Le gouvernement kényan a ordonné le 23 juin l'arrêt immédiat des travaux de construction d'un centre de quarantaine destiné à accueillir des ressortissants américains exposés au virus Ebola en RDC, après une décision de justice reprochant au ministère de la Santé de ne pas avoir respecté une précédente suspension du projet.
Le ministre kényan de la Santé, Aden Duale, a annoncé, le 23 juin, avoir ordonné l'arrêt immédiat des travaux de construction d'un centre de quarantaine contre Ebola soutenu par les États-Unis, alors qu'il comparaissait devant un tribunal qui l'avait reconnu coupable d'outrage à la justice pour ne pas avoir respecté une décision de suspension du projet.
Le centre, constitué de structures sous tentes et situé sur une base aérienne près de la ville de Nanyuki, dans le centre du Kenya, est destiné à accueillir des ressortissants américains ayant été exposés au virus Ebola dans le cadre de l'épidémie en cours en République démocratique du Congo, qui a déjà enregistré plus de 1 000 cas.
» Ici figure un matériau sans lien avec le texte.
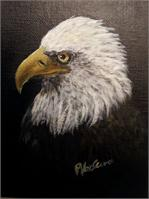 Bald Eagle As Framed Poster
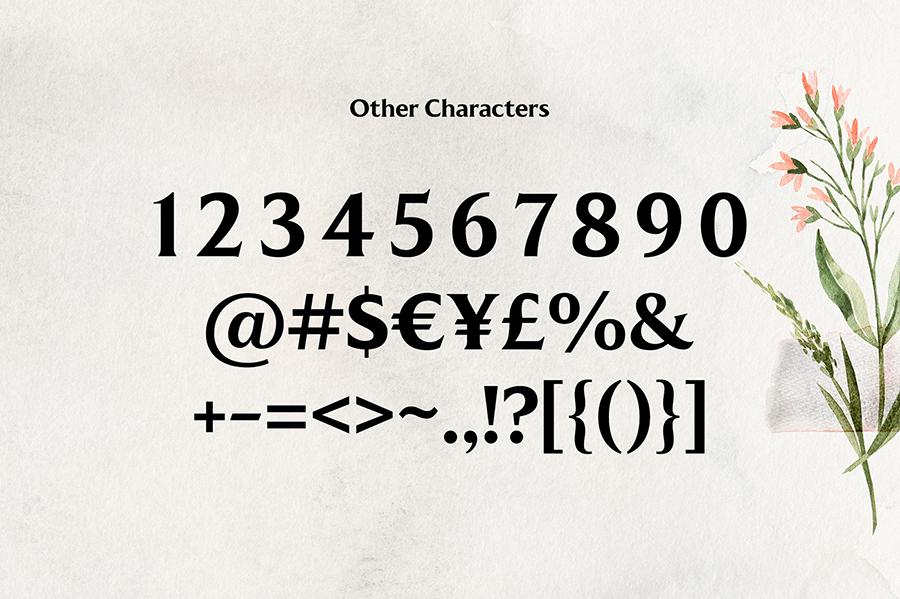 Free Kenfolg Serif Demo3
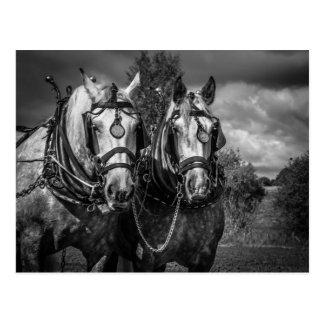Het werk Paarden Briefkaart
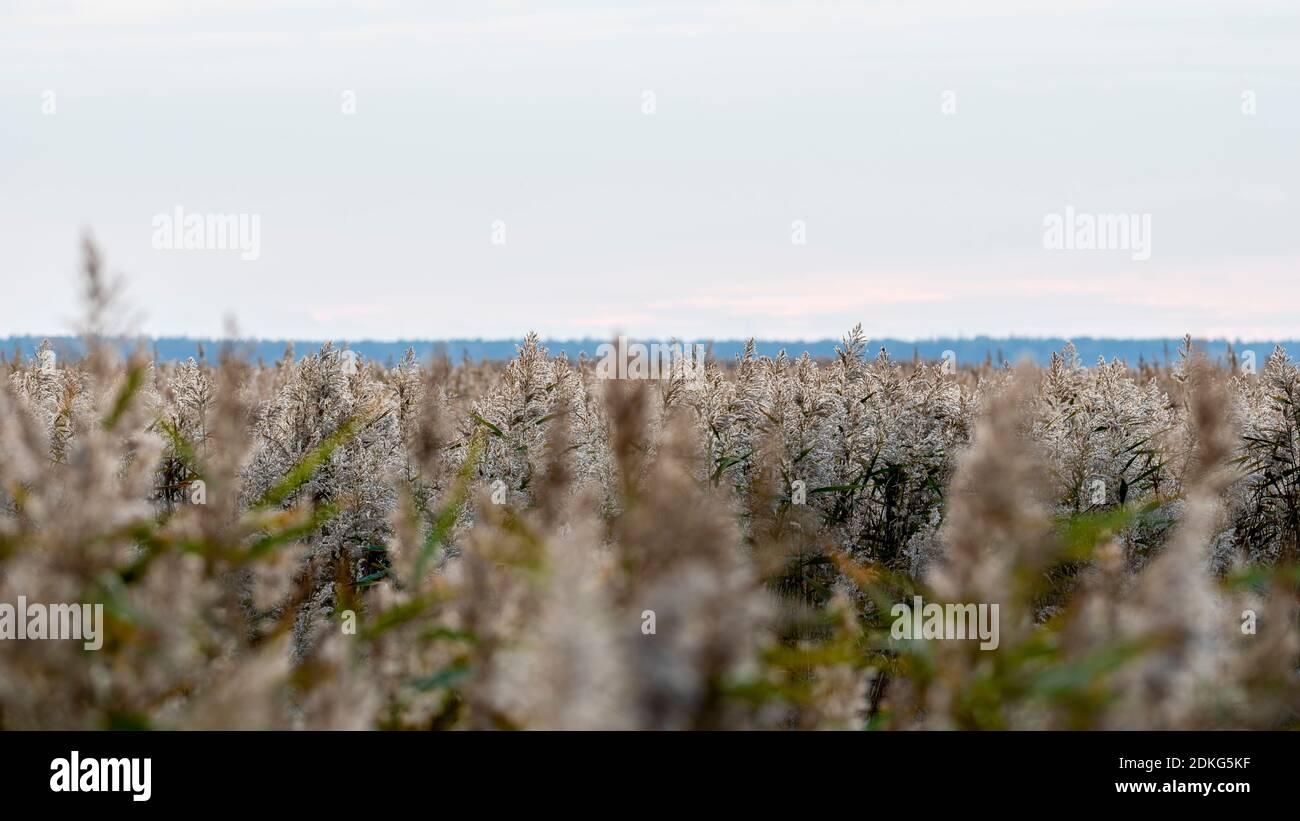 Hierba de junco en el sol de la mañana. Hierbas en la luz de fondo. Parque Nacional Vorpommersche Boddenlandschaft. Foto de stock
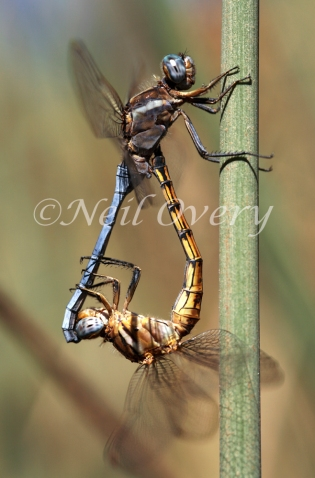 Dragonflies Mating, South Africa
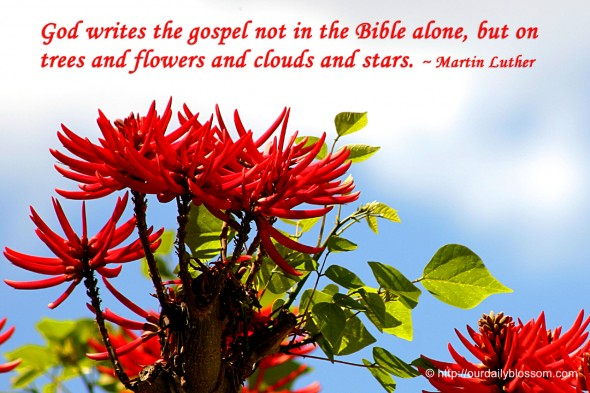 God writes the gospel not in the Bible alone, but on trees and flowers and clouds and stars. ~ Martin Luther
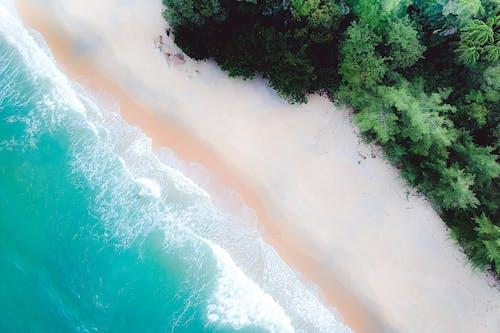 Foto profissional grátis de aerofotografia, árvores, beira-mar, costa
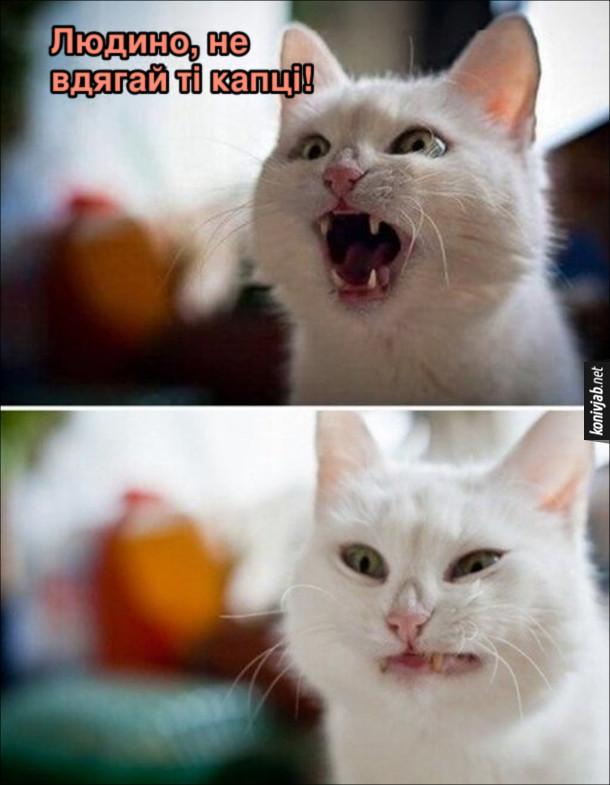Мем кіт наробив в капці. Кіт кричить: - Людино, не вдягай ті капці! А потім коли скривився, бо капці все ж вдягнули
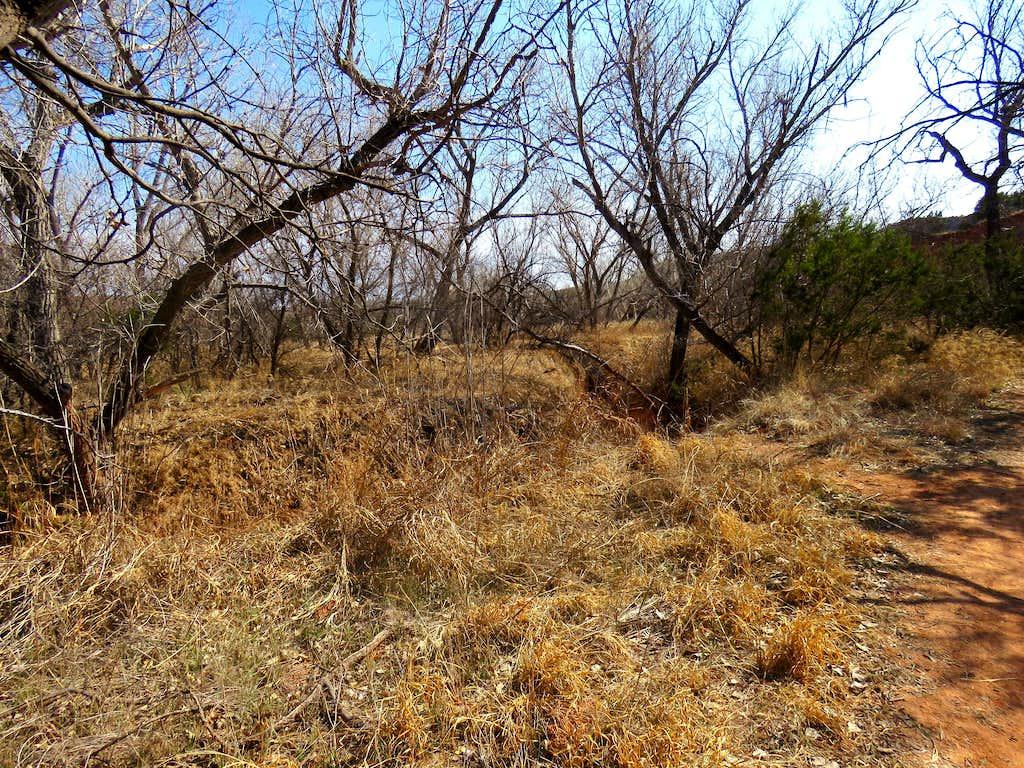 On Rojo Grande Trail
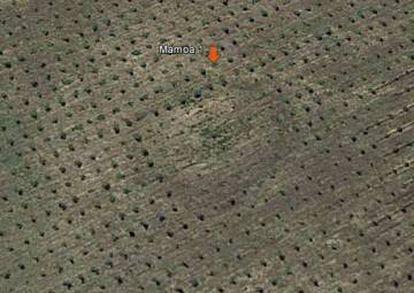 Foto aérea de un enterramiento neolítico de Roza da Lama (ayuntamiento de Abadín), que ha sido arado para una plantación.
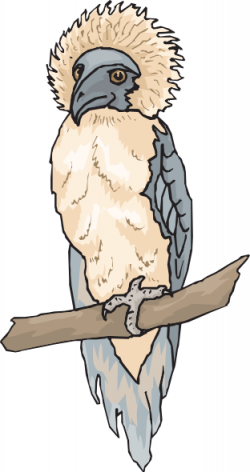 Harpy Eagle clipart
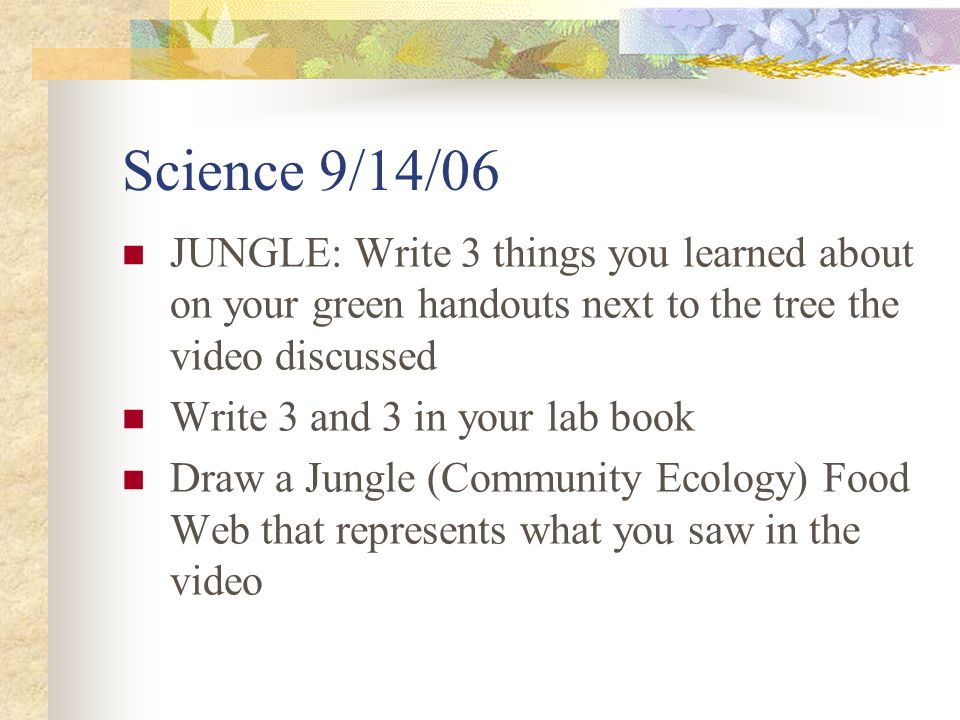 Science 9/14/06 JUNGLE: Write 3 things you learned about on your green handouts next to the tree the video discussed Write 3 and 3 in your lab book Draw a Jungle (Community Ecology) Food Web that represents what you saw in the video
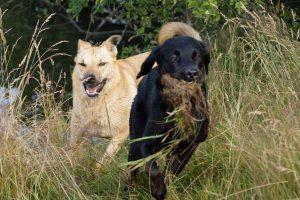 Social Walk - qualitative Zeit mit Hunden!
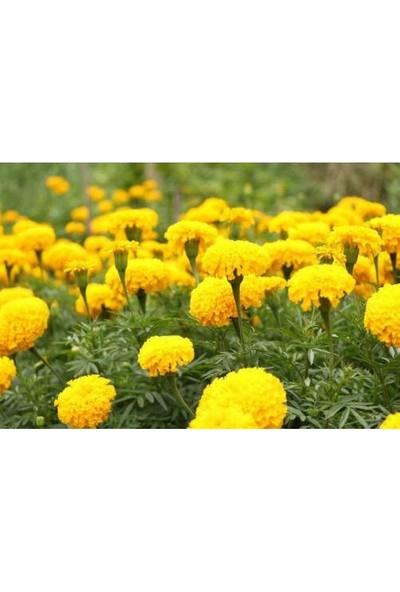 Tunç Botanik Kadife Çiçeği 20 Adet - Saksıda Hediyelik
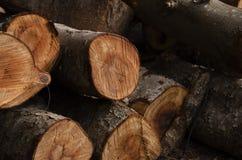Rondin de bois de construction Photos stock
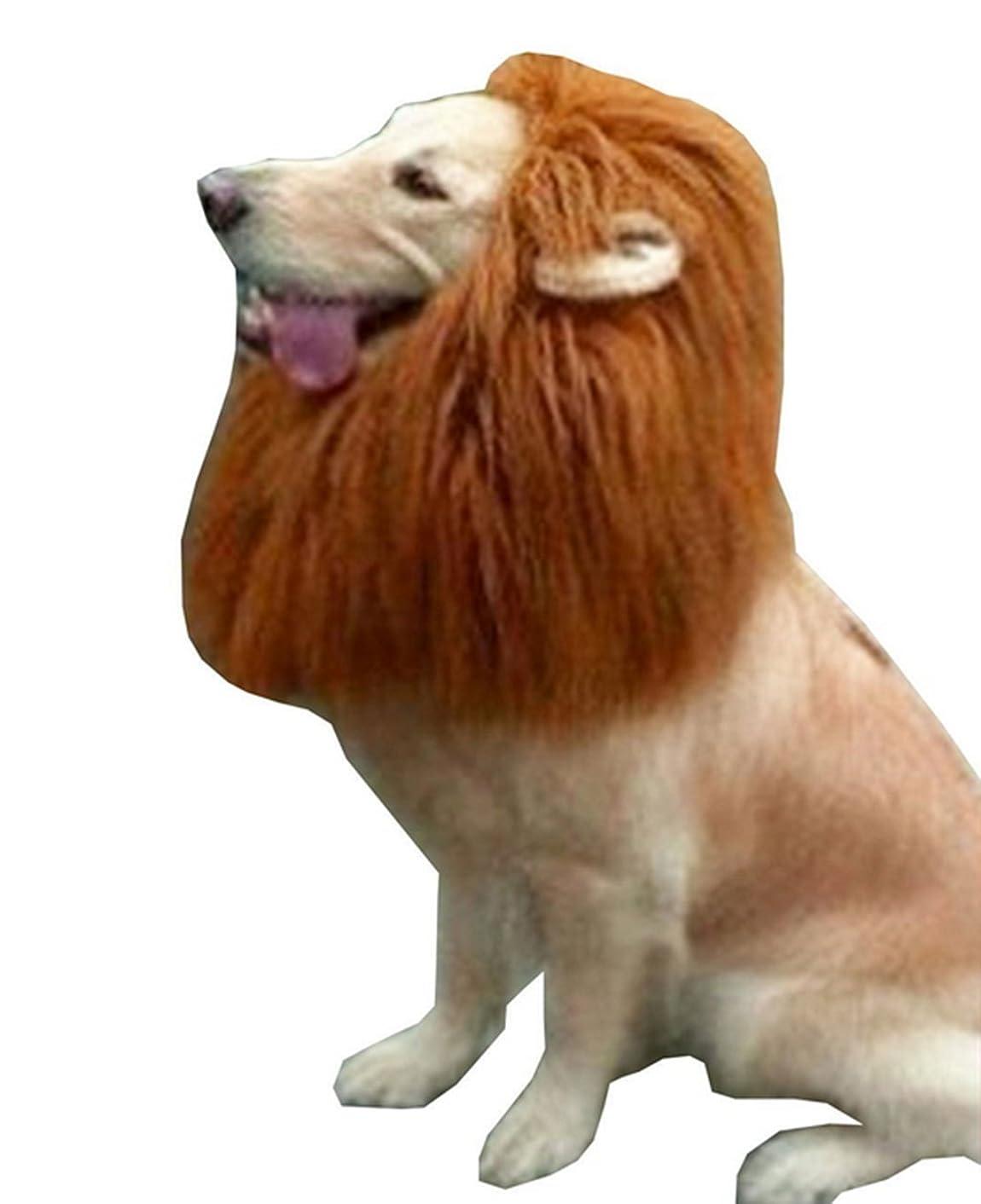 血色の良い気味の悪い糸オジーのしっぽ 可愛い 犬用リボン 7個セット 8点セット ヘアーアクセサリー ヘアピン サングラス (水色)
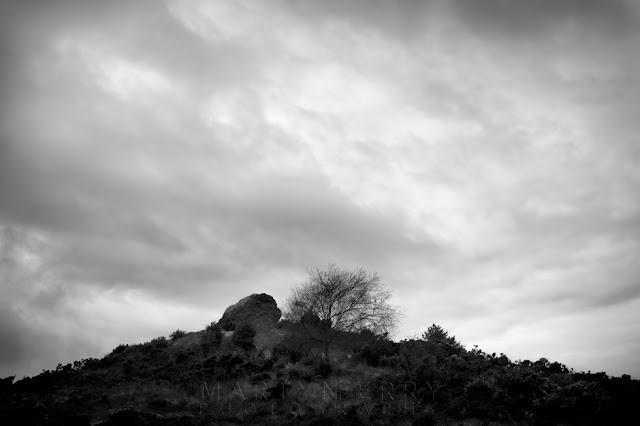 Agglestone on a hill in Black Heath on the Dorset coast in this moody image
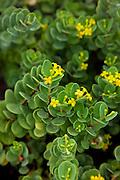 Akia, Wikstroemia uva-ursi, Maui Nui Botanical Gardens, Kahului, Maui, Hawaii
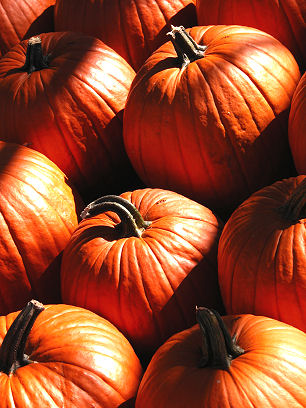 Pumpkin_shadows_2423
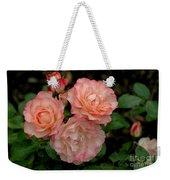 Beautiful Peach Roses Weekender Tote Bag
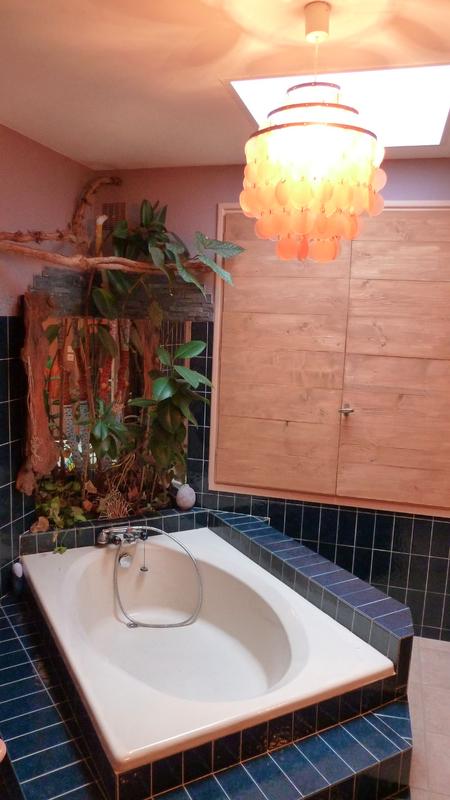 P1010413 copierBBB salle de bains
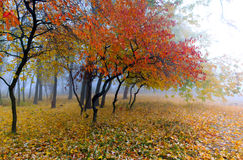 Beautiful Colorful Autumn Royalty Free Stock Photography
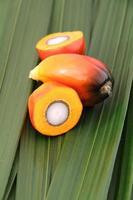 fruit de palmier à huile photo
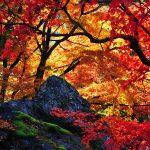 秋分の日の由来と歴史とは?どのような決め方をするのか?いつ?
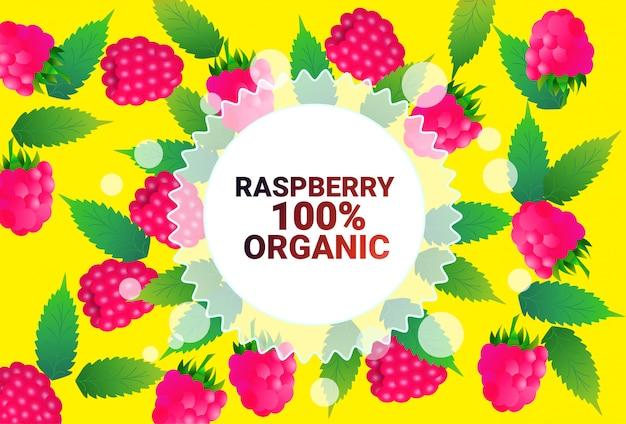 Framboise fruits cercle coloré copie espace organique sur fond de modèle de fruits frais mode de vie sain ou concept de régime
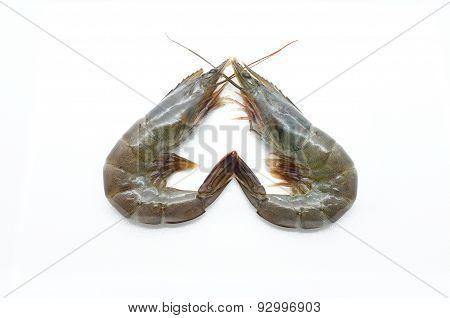 Raw, fresh shrimp, prawn isolated on white background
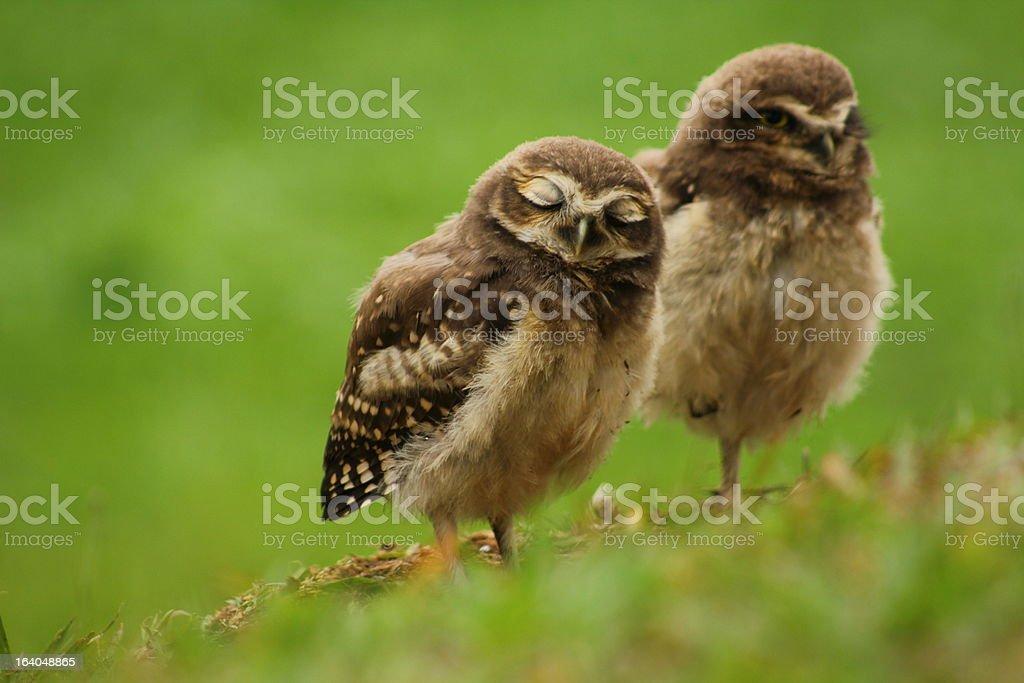 Blink Babies Burrowing Owl stock photo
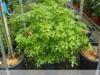 12_choisya-ternata-orangenblume_100-125-cm-c35-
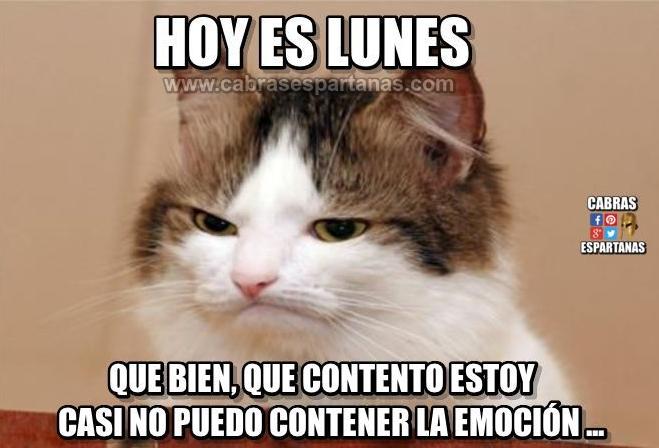Frases De Alegria Para Facebook: Lunes Feliz, Derrocho Alegría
Le projet suscite une vive opposition dans la région et a donné lieu à des manifestations meurtrières. Pourtant, des images satellitaires du 22 juin examinées par Reuters montrent que les travaux avaient progressé au cours du mois, avec l'installation de nouvelles tentes, l'extension des zones aménagées et l'apparition de structures ressemblant à des conteneurs.
Dans sa décision, la juge Patricia Nyaundi Mande a averti Aden Duale contre toute nouvelle désobéissance aux décisions de justice, tout en le dispensant de sanction.
Selon des données de suivi aérien ainsi que des sources diplomatiques et américaines, des avions transportant du matériel médical et du personnel spécialisé ont continué à atterrir sur la base aérienne, malgré les ordonnances de suspension.
La semaine dernière, un responsable américain avait indiqué à Reuters que les livraisons destinées au centre se poursuivaient et que le personnel était déjà en cours de formation sur le site.